- _What needs to be done_:
Can you write the next part of the LaTeX excerpt on matrix inequalities, starting right after its final line?

Start Source document

If the scalar function $f : T \to \R$ is monotone, the matrix
function $\XX \mapsto \trace{f(\XX)}$ is monotone.
\end{lemma}
\begin{remark}
It is not always true that when $f: \R \to \R$ is monotone, $f:
\symsetn \to \symsetn$ is operator monotone.
For example, $\XX \mapsto \XX^2$ and $\XX \mapsto \exp(\XX)$ are \emph{not}
operator monotone.
% while ${\XX \to (\XX)^{1/2}}$ is operator monotone
% over $\psdsetn$.
\end{remark}
\subsection{Some Useful Facts}
\begin{lemma}\label{lem:ineq_exp}
$\exp(\AA) \preceq \II + \AA + \AA^2$ for $\|\AA\|\leq1$.
\end{lemma}
\begin{proof}
\begin{align*}
\II+\AA+\AA^2-\exp(\AA)
&= \VV\II\VV^\trp + \VV\LLambda\VV^\trp + \VV\LLambda^2\VV^\trp - \VV\exp(\LLambda)\VV^\trp \\
&= \VV\left(\II+\LLambda+\LLambda^2-\exp(\LLambda)\right)\VV^\trp \\
&= \VV \diag_i\{1+\lambda_i+\lambda_i^2-\exp(\lambda_i)\} \VV^\trp
\end{align*}
Recall $\exp(x)\leq1+x+x^2$ for all $|x|\leq1$.
Since $\|A\|\leq1$ i.e. $|\lambda_i|\leq1$ for all $i$, thus $1+\lambda_i+\lambda_i^2-\exp(\lambda_i)\geq0$ for all $i$,
meaning $\II+\AA+\AA^2-\exp(\AA) \succeq 0$.
\end{proof}
\begin{lemma}\label{lem:ineq_log}
$\log(\II+\AA) \preceq \AA$ for $A\succ-\II$.
\end{lemma}
\begin{proof}
\begin{align*}
\AA-\log(\II+\AA)
&= \VV\LLambda\VV^\trp - \VV\log(\LLambda+\II)\VV^\trp \\
&= \VV\left(\LLambda-\log(\LLambda+\II)\right)\VV^\trp \\
&= \VV \diag_i\{\lambda_i-\log(1+\lambda_i)\} \VV^\trp
\end{align*}
Recall $x\geq\log(1+x)$ for all $x>-1$.
Since $\|A\|\succ-\II$ i.e. $\lambda_i>-1$ for all $i$, thus $\lambda_i-\log(1+\lambda_i)\geq0$ for all $i$,
meaning $\AA-\log(\II+\AA) \succeq 0$.

End Source document
Start Dataset records

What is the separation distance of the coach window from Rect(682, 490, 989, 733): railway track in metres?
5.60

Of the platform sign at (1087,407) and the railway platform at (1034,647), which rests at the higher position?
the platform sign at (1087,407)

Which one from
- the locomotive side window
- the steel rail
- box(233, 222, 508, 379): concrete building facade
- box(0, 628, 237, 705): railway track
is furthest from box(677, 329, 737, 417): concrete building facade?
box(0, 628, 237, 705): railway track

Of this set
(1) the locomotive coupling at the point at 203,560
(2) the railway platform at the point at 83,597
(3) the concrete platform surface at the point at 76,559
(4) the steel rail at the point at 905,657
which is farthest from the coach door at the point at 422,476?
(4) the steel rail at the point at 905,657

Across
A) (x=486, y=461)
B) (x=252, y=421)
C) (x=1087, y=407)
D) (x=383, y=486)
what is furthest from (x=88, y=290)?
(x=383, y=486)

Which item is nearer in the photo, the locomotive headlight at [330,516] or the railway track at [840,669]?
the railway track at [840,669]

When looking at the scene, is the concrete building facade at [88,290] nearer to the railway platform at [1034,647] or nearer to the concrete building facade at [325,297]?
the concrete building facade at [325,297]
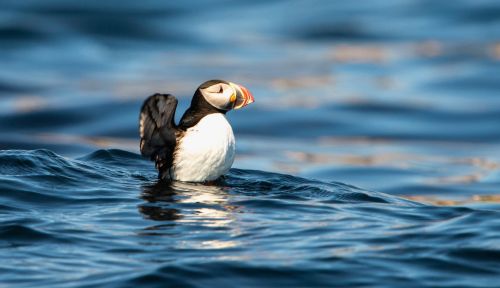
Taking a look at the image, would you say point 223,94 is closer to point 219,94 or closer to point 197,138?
point 219,94

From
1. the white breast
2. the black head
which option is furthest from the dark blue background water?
the black head

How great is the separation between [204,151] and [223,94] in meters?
0.50

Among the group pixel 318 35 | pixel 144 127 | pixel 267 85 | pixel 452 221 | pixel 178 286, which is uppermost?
pixel 318 35

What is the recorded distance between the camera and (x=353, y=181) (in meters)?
13.0

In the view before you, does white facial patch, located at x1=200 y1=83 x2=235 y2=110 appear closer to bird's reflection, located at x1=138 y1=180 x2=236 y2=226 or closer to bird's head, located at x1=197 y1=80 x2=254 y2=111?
bird's head, located at x1=197 y1=80 x2=254 y2=111

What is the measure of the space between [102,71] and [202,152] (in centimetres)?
1228

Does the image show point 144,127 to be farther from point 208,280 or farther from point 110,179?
point 208,280

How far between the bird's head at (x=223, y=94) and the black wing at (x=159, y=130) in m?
0.37

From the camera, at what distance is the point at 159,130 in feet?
27.6

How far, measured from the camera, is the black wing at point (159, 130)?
8156 mm

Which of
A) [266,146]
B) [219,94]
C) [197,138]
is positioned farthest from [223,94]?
[266,146]

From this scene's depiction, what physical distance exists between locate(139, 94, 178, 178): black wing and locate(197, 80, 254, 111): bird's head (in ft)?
1.20

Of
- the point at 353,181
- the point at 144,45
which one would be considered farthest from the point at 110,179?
the point at 144,45

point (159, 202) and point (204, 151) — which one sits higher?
point (204, 151)
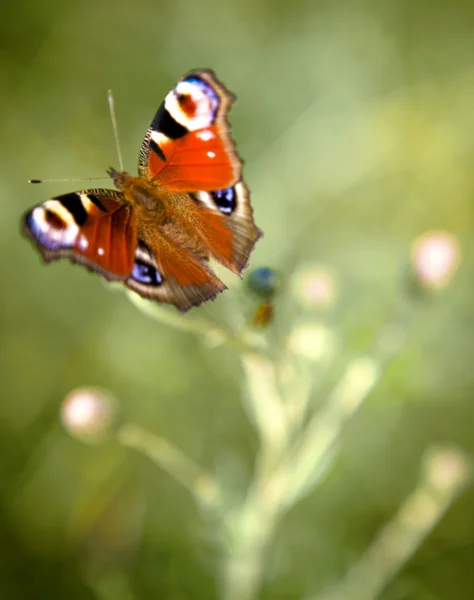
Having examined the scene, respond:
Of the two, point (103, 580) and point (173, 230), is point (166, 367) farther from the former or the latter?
point (173, 230)

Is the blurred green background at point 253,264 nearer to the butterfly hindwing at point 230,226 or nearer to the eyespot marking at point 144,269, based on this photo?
the butterfly hindwing at point 230,226

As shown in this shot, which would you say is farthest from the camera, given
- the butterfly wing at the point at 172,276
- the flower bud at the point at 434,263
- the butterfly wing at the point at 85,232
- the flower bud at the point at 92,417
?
the flower bud at the point at 434,263

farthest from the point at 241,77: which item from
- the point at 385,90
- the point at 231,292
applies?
the point at 231,292

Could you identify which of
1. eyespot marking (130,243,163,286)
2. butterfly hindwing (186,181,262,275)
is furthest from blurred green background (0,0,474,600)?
eyespot marking (130,243,163,286)

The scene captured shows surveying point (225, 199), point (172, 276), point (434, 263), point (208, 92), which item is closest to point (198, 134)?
point (208, 92)

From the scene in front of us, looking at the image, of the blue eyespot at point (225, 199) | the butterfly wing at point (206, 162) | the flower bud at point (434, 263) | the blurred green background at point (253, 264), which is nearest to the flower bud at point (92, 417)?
the blurred green background at point (253, 264)

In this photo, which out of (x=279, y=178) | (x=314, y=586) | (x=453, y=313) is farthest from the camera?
(x=279, y=178)
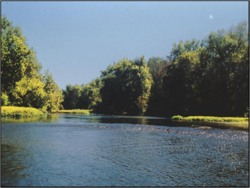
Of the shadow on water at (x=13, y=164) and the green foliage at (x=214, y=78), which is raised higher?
the green foliage at (x=214, y=78)

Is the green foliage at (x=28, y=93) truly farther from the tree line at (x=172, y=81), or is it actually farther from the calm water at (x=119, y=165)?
the calm water at (x=119, y=165)

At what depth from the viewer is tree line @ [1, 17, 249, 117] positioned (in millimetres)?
77312

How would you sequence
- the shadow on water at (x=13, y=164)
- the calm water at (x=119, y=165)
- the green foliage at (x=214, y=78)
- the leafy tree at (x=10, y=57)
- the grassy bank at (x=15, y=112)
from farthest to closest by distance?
1. the green foliage at (x=214, y=78)
2. the leafy tree at (x=10, y=57)
3. the grassy bank at (x=15, y=112)
4. the calm water at (x=119, y=165)
5. the shadow on water at (x=13, y=164)

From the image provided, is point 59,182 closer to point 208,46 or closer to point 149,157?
point 149,157

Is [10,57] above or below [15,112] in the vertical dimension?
above

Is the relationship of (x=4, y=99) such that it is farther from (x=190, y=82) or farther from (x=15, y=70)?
(x=190, y=82)

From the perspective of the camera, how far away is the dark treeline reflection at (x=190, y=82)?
8775 cm

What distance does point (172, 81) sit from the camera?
11331cm

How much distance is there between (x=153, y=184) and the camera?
1578cm

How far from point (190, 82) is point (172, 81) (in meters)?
9.91

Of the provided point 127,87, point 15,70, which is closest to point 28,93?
point 15,70

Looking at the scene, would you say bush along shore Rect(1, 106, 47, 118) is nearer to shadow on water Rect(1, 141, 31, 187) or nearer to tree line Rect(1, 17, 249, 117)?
tree line Rect(1, 17, 249, 117)

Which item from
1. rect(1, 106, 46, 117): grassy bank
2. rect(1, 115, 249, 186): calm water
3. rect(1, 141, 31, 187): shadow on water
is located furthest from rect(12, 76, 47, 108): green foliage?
rect(1, 141, 31, 187): shadow on water

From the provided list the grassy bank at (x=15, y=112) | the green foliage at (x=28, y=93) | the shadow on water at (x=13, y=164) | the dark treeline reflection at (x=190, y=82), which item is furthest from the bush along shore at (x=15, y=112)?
the dark treeline reflection at (x=190, y=82)
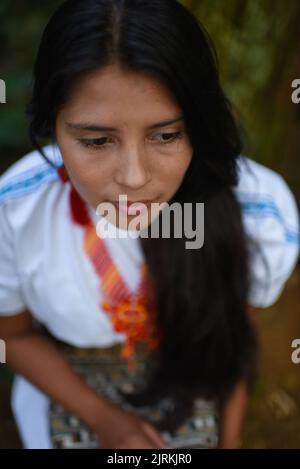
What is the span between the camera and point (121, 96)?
740 millimetres

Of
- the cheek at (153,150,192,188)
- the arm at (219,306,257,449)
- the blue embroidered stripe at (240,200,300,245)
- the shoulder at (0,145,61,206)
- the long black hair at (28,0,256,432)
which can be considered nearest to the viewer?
the long black hair at (28,0,256,432)

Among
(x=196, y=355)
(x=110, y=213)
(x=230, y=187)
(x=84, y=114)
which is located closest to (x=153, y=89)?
(x=84, y=114)

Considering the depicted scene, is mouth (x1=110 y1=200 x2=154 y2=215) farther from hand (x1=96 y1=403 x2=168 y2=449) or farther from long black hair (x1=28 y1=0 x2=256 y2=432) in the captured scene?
hand (x1=96 y1=403 x2=168 y2=449)

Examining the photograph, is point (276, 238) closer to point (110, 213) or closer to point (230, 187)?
point (230, 187)

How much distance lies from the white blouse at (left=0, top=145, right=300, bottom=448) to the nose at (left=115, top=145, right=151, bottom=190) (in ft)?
0.79

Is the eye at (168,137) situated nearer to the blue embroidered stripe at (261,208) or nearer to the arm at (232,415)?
Result: the blue embroidered stripe at (261,208)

End Dataset records

- _Reply to the exercise_:
\end{proof}
\begin{theorem}[Lieb]
\label{thm:Lieb}
Let $f:S^n_{++}\to\mathbb{R}$ be a matrix function given by
\[ f(\AA) = \trace{\exp\left(\HH+\log(\AA)\right)} \]
for some $\HH\in S^n$. Then $-f$ is convex (i.e. $f$ is concave).
\end{theorem}
The Lieb's theorem will be crucial in our proof of Theorem \ref{thm:matbernstein},
but it is also highly non-trivial and we will omit its proof here.
The interested reader can find a proof in Chapter 8 of \cite{tropp15}.
\begin{lemma}[Jensen's inequality]
\label{lem:Jensen}
$\E{f(X)} \geq f(\E{X})$ when $f$ is convex;
$\E{f(X)} \leq f(\E{X})$ when $f$ is concave.
\end{lemma}
\subsection{Proof of Matrix Bernstein Concentration Bound}
Now, we are ready to prove the Bernstein matrix concentration bound.
\begin{proof}[Proof of Theorem \ref{thm:matbernstein}]
For any $\AA\in S^n$, its spectral norm $\|\AA\| = \max\{|\lambda_n(\AA)|,|\lambda_1(\AA)|\} = \max\{\lambda_n(\AA),-\lambda_1(\AA)\}$.
Let $\lambda_1\leq\cdots\leq\lambda_n$ be the eigenvalues of $\XX$. Then,
\[\Pr[\|\XX\|\geq t] = \Pr\left[(\lambda_n \geq t) \bigvee (-\lambda_1 \geq t)\right] \leq \Pr[\lambda_n \geq t]+\Pr[-\lambda_1 \geq t]. \]
Let $\YY:=\sum_i -\XX_i$. It's easy to see that $-\lambda_n\leq\cdots\leq-\lambda_1$ are eigenvalues of $\YY$, implying $\lambda_n(\YY)=-\lambda_1(\XX)$.
Since $\E{-\XX_i} = \E{\XX_i} = 0$ and $\|-\XX_i\|=\|\XX_i\|\leq R$ for all $i$, if we can bound $\Pr[\lambda_n(\XX)\geq t]$, then applying to $\YY$, we can bound $\Pr[\lambda_n(\YY)\geq t]$.
As
\[ \Pr[-\lambda_1(\XX)\geq t] = \Pr[\lambda_n(\YY)\geq t], \]
it suffices to bound $\Pr[\lambda_n \geq t]$.
For any $\theta>0$, $\lambda_n\geq t \iff \exp(\theta\lambda_n) \geq \exp(\theta t)$ and
$\trace{\exp(\theta\XX)} = \sum_i \exp(\theta\lambda_i)$
by Claim \ref{clm:tr_eq_sum_eigen}, thus $\lambda_n\geq t \Rightarrow \trace{\exp(\theta\XX)}\geq\exp(\theta t)$.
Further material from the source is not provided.